Source: Geophysical Research Letters
Nitrogen dioxide (NO2) is a combustion pollutant that combines in the atmosphere to form particulate matter and ozone. It often serves as a surrogate for other forms of toxic pollution and can cause health problems in humans, especially those related to the respiratory system, like asthma. Most emissions come from cars, trucks, and other fossil fuel–burning equipment.
Although NO2 pollution can be harmful to all humans, U.S. neighborhoods with lower household incomes and in which residents are primarily people of color experience higher levels of air pollution than wealthier, whiter neighborhoods.
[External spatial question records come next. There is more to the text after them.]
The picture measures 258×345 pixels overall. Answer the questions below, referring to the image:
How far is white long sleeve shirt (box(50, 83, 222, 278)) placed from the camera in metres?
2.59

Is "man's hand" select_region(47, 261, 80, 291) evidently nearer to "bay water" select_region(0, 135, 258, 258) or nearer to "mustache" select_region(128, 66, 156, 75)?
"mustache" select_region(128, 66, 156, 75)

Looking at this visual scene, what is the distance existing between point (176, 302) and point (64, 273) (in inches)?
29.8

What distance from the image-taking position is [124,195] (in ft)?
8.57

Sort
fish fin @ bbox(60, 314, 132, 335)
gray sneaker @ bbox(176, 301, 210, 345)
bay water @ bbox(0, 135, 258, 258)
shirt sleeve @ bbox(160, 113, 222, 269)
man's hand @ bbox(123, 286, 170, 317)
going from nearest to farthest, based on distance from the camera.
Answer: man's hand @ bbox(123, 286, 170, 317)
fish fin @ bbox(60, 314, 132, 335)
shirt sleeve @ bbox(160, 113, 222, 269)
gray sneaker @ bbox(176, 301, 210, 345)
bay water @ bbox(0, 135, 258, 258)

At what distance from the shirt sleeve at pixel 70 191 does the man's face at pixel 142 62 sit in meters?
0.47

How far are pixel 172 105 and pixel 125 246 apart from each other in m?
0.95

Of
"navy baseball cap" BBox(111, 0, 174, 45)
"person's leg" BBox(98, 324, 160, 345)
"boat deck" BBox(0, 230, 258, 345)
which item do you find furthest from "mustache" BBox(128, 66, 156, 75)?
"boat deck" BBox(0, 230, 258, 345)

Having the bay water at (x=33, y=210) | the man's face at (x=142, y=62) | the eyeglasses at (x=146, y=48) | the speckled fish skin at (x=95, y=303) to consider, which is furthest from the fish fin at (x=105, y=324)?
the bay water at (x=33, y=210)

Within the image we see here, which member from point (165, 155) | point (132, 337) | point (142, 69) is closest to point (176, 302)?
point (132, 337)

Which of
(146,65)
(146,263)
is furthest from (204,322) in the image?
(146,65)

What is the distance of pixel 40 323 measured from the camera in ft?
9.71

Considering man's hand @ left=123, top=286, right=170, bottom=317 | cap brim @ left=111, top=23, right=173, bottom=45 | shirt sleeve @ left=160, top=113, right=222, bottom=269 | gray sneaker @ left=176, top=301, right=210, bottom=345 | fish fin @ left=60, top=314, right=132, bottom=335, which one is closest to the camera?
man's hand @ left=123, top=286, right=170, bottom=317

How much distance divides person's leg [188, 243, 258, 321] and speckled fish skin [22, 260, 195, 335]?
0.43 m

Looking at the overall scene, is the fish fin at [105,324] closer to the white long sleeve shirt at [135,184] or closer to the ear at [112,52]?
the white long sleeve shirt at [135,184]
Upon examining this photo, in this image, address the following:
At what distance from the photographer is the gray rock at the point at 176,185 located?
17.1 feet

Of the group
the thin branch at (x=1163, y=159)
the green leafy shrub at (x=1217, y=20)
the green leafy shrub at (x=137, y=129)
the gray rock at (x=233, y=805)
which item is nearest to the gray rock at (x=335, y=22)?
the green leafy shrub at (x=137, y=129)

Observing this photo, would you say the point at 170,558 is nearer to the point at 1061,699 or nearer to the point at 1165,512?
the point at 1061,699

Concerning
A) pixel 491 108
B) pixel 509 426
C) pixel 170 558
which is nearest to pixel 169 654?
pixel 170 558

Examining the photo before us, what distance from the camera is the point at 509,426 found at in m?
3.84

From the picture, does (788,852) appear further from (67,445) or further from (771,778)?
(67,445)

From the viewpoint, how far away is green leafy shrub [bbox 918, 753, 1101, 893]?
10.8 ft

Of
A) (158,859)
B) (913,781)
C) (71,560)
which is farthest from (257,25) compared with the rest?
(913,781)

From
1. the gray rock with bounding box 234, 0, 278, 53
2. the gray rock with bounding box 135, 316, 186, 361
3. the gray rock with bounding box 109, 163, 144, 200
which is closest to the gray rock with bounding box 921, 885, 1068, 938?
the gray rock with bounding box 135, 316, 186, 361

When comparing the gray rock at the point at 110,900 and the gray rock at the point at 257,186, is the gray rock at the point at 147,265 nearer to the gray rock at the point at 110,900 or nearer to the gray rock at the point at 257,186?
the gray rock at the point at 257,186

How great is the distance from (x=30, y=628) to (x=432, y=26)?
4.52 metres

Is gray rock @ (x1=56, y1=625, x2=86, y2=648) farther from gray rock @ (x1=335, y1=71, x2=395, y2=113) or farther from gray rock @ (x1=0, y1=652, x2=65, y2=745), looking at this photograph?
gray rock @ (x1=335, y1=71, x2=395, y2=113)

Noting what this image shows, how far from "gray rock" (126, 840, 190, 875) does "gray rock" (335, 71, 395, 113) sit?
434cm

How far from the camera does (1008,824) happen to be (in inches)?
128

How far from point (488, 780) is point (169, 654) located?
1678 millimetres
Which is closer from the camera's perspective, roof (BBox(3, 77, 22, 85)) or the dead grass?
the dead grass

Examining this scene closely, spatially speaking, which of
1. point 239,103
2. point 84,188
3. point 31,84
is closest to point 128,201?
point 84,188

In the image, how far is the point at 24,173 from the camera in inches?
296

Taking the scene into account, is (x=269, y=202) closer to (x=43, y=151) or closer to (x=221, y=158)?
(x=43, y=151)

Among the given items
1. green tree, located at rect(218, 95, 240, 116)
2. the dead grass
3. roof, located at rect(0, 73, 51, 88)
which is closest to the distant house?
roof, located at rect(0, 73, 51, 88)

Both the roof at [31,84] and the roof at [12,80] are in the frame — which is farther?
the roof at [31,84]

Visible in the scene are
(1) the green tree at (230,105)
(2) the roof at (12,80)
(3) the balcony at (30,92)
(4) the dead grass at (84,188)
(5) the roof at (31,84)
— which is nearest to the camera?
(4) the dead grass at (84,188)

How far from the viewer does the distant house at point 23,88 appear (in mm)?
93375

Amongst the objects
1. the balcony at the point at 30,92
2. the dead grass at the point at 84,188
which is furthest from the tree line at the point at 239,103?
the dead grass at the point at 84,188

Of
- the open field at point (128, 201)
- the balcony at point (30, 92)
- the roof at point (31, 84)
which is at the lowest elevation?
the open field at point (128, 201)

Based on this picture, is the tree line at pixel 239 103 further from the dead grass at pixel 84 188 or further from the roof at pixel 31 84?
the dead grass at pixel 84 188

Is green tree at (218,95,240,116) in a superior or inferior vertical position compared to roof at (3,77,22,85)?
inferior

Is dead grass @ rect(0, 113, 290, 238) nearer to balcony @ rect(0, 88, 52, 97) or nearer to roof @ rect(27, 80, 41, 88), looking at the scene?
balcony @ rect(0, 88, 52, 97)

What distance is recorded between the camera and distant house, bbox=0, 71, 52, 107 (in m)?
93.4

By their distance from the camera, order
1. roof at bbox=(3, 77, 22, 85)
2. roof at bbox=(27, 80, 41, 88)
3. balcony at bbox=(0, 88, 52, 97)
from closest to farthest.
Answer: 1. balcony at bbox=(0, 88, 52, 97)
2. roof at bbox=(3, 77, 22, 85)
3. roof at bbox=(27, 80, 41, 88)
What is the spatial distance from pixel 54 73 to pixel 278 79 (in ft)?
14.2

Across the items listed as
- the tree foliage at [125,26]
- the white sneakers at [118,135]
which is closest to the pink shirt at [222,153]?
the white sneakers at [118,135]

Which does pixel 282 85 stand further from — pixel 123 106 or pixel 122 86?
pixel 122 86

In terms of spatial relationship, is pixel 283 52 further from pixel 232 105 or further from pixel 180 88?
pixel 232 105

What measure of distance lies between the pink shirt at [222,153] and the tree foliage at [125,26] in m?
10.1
This disparity has long been studied, but new tools are emerging to describe it more clearly.
In a new study, Demetillo et al. monitored NO2 across 52 major U.S. cities in neighborhoods with population densities greater than 1,000 people per square mile. The researchers measured near-daily NO2 concentrations using the satellite-mounted Tropospheric Monitoring Instrument, or TROPOMI, over cities representing 130 million residents. The instrument collects data at a finer spatial resolution than previously possible and allows for intracity comparisons across neighborhoods.
The results highlight air quality inequalities in cities across the country. NO2 concentrations are, on average, 12%–19% higher for communities of color than for white communities and 17% higher for people living below the poverty line. These inequalities are even higher in many individual cities. When race/ethnicity and income are factored in, whiter, more prosperous neighborhoods have an average of 28% less air pollution than their poorer, nonwhite neighbors. Phoenix, Los Angeles, and Newark, N.J., show the highest inequalities, with disparities of greater than 40%.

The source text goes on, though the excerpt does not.